Source text:
──────

Should We Go Back to Normal?

Josh WannerSaints Blog

We’re a little over a month into the COVID-19 lock-down situation, and it’s sounding like the Springfield area may be able to resume some normal functions with restrictions.  We are certainly praying for our leaders as they make these important decisions, and are anxious to resume “normal life” as soon as it is safe to do so.  But should we go entirely back to normal?  God has given us some tremendous gifts during this lock-down time.  It has been such a challenge to halt our regular activities, and yet we have learned some valuable lessons.

Slow Down

Many families are finding that without their extra-curricular activities, they are enjoying meaningful family time together.  It’s a huge balance for parents to find the right spot between giving children every opportunity possible and finding no spare time in the schedule because of those opportunities.  Take this time to evaluate your family priorities and decide what truly matters.  Are your children missing their activities?  Is this an important part of your family culture?  Or are you finding that staying home and eating dinner together most nights is rewarding?  You will NEVER regret the time you spend together as a family, and that time is so fleeting.

Adventure Together

During this time of lock-down, many families have begun hiking together and doing other adventures as a family.  This is so important!  Finding adventures teaches your children about calculated risk, allows for uninterrupted conversations, builds memories, and bonds one another together with laughter.  By not being in the car constantly to go to activities, you find ways to stretch and grow as a family.  Take time to adventure.  Even memories of when things didn’t go as planned can end up being a loving memory of time together as a family unit.

Work, Work, Work

With less on the schedule, many families find that their child is actually ready and able to do more physical labor.  These activities build strength, help children gain new skills, and teach them responsibility and independence.  Parents are finding that their child is more than able to do the dishes, mow the lawn, and increase chore responsibilities around the house.  Don’t forget the benefit of group labor as well.  Working together in the garden, completing projects as a family, and requiring your children to run errands with you, without a screen in the car or a phone handed over, again provides you time to have conversations, teach life skills, and build memories together as a family.  My father took me to the hardware store with him constantly.  We had some awesome conversations in the car together, I learned about tools, and the smell of a hardware store today makes me tear up with memories of my now-deceased father.  I treasure those times.

──────

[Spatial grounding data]
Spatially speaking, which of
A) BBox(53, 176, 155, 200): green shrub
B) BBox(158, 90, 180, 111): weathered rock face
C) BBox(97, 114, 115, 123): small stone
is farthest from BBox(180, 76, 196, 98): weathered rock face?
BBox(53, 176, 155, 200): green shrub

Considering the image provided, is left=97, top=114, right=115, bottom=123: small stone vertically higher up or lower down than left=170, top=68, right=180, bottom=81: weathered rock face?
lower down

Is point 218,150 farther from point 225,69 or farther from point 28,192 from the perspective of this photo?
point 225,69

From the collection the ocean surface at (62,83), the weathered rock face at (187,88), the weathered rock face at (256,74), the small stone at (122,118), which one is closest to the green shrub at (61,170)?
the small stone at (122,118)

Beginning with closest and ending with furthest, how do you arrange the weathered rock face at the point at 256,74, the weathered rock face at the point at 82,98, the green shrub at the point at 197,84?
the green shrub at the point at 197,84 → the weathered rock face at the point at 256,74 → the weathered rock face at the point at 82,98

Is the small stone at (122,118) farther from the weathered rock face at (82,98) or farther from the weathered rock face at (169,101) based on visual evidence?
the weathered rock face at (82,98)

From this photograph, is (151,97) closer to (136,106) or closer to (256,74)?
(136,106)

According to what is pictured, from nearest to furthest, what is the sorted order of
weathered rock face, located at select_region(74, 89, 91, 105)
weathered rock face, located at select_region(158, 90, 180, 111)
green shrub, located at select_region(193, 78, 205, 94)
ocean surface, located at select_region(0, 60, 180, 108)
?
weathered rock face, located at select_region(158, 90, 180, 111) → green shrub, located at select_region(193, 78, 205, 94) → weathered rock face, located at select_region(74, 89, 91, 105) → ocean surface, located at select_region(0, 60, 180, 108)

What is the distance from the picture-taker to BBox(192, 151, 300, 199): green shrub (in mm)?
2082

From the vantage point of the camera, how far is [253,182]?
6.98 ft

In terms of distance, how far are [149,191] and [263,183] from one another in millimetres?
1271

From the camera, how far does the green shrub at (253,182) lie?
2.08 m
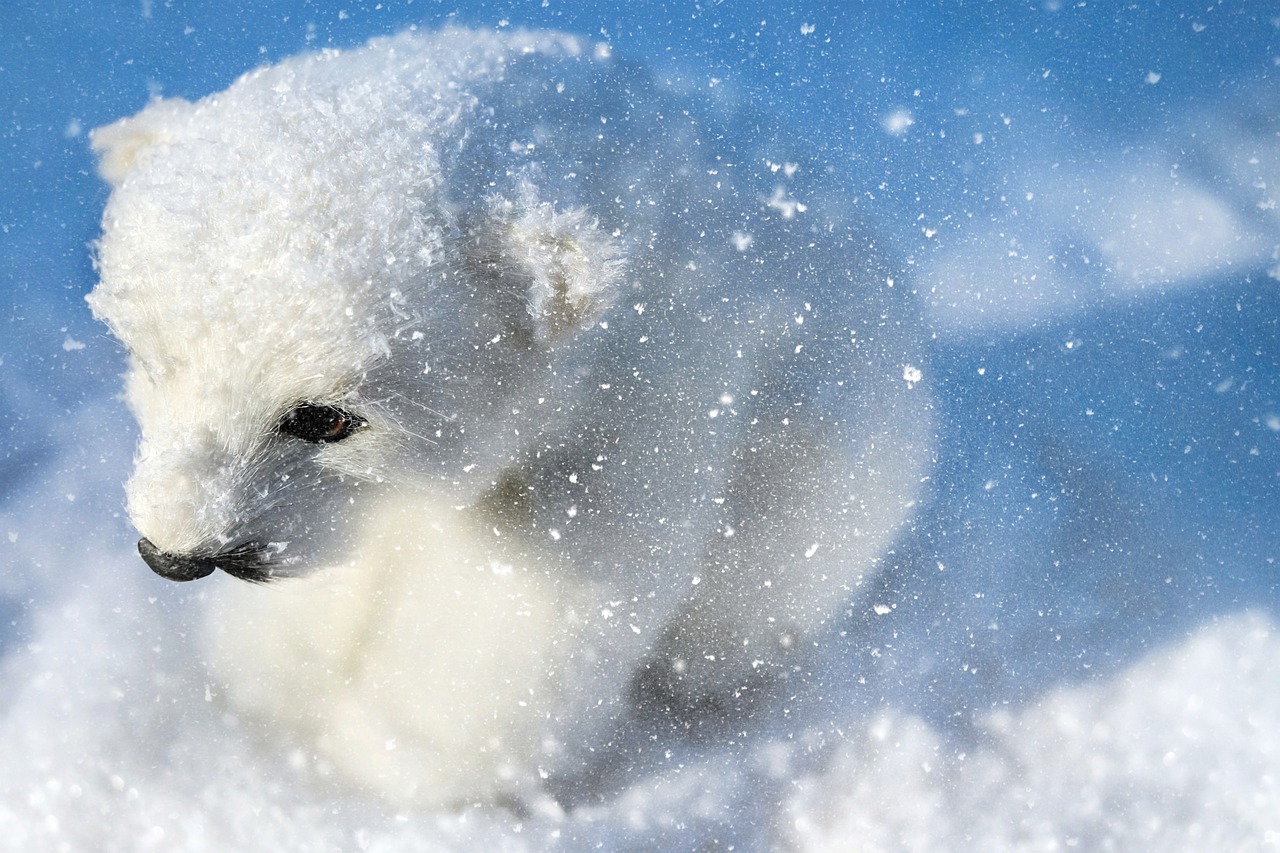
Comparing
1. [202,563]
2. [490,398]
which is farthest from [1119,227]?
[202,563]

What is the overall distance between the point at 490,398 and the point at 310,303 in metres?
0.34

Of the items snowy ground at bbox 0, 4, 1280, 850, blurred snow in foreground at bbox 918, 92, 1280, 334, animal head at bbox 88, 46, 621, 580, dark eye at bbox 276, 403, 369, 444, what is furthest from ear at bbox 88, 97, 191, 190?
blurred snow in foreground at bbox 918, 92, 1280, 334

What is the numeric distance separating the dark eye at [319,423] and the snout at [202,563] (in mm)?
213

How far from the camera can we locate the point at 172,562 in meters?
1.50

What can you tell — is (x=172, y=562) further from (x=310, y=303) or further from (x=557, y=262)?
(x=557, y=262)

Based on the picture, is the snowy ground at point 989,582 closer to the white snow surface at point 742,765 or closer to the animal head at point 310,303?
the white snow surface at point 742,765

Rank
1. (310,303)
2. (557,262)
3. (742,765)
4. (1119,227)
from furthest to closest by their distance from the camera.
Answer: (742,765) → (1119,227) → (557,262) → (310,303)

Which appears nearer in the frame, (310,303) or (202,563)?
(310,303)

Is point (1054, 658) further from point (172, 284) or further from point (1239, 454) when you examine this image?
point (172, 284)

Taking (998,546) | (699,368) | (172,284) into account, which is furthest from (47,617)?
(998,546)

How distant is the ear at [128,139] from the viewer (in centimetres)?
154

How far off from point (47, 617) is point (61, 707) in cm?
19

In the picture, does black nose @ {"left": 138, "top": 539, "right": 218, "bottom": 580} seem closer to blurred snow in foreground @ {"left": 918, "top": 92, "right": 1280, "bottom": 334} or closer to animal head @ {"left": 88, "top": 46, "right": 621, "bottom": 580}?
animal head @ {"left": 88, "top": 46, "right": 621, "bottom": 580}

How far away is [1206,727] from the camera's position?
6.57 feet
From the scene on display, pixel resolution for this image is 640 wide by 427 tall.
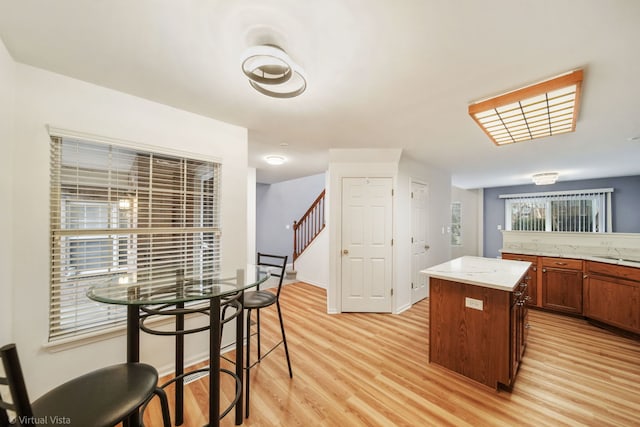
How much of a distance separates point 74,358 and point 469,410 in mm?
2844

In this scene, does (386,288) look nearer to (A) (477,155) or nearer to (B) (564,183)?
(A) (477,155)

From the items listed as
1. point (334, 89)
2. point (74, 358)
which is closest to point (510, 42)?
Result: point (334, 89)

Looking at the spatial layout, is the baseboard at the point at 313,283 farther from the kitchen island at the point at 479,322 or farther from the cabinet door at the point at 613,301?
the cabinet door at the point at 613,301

──────

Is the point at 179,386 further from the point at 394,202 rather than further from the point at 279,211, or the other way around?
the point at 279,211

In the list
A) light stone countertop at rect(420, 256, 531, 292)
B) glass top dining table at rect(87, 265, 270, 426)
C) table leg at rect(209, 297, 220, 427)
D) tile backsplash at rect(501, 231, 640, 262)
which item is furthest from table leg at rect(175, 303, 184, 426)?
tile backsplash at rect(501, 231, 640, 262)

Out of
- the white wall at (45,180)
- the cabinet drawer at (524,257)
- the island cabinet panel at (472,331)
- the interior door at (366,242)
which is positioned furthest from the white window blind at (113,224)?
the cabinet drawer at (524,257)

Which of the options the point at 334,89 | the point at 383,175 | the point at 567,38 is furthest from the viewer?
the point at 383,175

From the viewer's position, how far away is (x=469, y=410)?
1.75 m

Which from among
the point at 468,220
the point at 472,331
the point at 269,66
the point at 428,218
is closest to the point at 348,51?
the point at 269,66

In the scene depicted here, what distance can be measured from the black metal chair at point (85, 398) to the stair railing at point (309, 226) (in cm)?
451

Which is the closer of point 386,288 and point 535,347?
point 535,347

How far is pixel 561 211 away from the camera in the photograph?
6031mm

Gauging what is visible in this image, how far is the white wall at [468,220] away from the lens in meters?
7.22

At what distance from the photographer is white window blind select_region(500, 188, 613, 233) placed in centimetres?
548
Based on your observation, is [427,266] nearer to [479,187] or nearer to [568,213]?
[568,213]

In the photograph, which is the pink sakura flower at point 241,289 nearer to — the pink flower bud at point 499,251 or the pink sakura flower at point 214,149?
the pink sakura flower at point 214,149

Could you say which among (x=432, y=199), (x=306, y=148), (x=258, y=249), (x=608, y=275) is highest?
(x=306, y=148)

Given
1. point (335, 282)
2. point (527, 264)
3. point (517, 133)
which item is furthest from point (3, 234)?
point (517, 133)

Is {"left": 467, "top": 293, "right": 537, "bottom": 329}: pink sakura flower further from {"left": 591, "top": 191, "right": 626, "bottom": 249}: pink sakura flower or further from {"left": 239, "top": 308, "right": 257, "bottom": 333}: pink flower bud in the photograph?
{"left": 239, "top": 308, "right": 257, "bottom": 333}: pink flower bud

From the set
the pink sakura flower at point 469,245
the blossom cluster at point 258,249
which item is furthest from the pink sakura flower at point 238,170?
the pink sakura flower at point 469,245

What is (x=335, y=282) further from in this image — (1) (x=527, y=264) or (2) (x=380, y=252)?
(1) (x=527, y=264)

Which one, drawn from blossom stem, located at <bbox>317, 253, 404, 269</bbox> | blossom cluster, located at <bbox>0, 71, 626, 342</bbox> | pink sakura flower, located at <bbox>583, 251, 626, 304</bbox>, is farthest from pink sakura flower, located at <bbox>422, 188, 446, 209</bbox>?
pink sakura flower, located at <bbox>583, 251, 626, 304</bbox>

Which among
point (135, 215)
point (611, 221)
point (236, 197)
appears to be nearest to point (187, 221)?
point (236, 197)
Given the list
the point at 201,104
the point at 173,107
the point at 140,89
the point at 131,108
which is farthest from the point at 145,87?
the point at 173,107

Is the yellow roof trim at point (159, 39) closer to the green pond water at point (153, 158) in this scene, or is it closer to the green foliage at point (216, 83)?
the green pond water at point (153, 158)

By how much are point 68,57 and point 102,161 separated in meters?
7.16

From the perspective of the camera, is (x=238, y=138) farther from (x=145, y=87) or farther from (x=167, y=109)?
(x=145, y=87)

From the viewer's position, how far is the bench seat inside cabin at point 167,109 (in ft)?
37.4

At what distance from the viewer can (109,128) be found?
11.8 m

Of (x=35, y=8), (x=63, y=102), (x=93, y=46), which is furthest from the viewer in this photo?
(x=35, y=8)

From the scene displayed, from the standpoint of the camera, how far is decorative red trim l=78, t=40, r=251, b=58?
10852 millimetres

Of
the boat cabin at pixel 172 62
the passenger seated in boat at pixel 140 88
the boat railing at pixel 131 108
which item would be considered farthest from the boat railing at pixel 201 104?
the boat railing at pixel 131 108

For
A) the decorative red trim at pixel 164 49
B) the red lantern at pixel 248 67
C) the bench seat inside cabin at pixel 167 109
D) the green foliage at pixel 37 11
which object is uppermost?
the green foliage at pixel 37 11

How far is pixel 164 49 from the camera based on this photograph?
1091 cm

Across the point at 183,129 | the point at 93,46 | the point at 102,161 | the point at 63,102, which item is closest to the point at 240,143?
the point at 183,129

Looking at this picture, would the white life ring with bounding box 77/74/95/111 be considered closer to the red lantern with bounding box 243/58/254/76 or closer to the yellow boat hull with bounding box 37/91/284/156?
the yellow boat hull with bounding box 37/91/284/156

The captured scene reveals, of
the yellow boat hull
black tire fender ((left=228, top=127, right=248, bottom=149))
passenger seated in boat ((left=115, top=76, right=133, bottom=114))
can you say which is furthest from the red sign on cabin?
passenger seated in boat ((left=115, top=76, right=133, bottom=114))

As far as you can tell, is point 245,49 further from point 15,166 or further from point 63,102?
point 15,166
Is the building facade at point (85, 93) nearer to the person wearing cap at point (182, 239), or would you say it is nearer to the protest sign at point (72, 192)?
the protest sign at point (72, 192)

──────

Answer these questions about the lock-down blog post, one answer per line.
(a) How far into the COVID-19 lock-down does the post say it is being written?
(b) According to the post, finding adventures teaches children about what kind of risk?
(c) Where did the writer's father constantly take the writer?

Solution for this problem:
(a) A little over a month
(b) Calculated risk
(c) To the hardware store